━━━ Supplied data ━━━

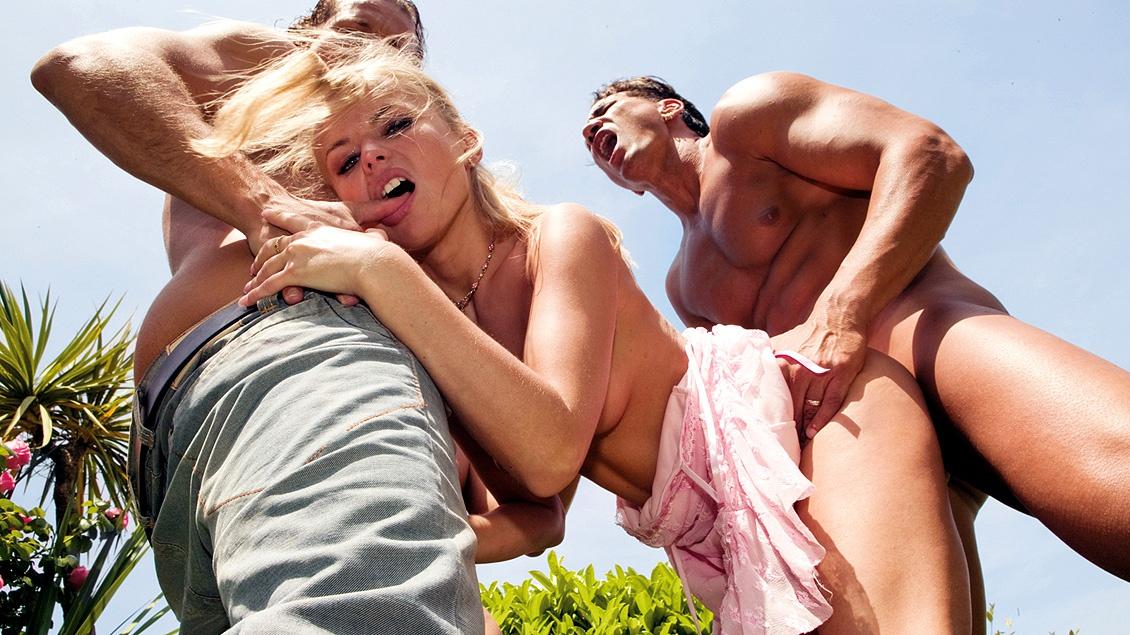 Dora Venter geeft haar vrienden blowjobs in ruil voor een DP in de tuin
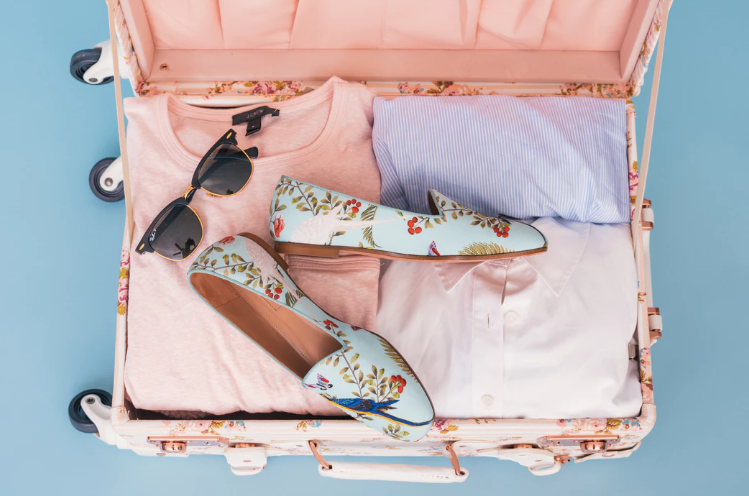 social sunday travel packing hacks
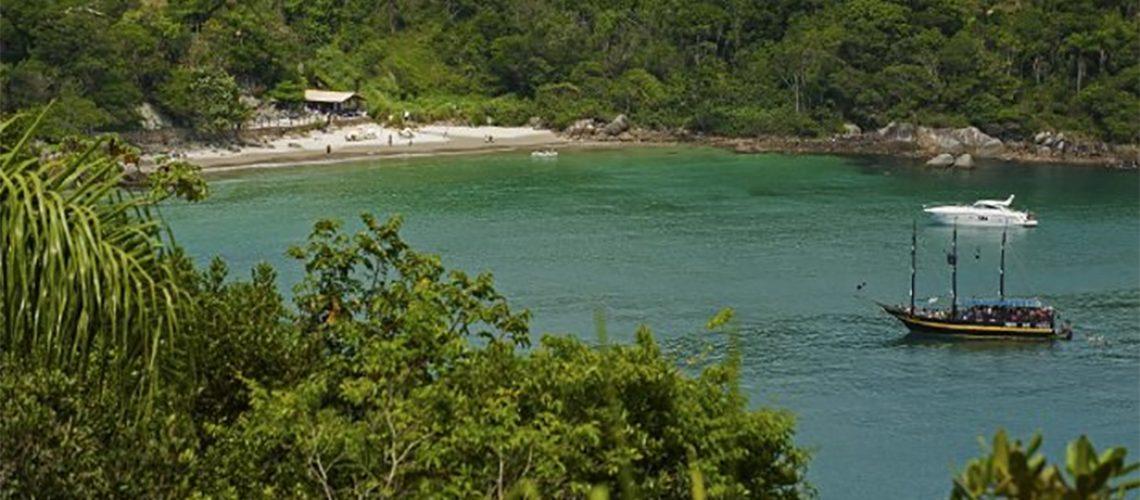 Praia do Estaleiro em Balneário Camboriú/ Foto: Santur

━━━

- _Problem to work on_
Copy out the listing exactly as it stands, but not the pictures.

- _Task answer_
 Dora Venter geeft haar vrienden blowjobs in ruil voor een DP in de tuin
 social sunday travel packing hacks
 Praia do Estaleiro em Balneário Camboriú/ Foto: Santur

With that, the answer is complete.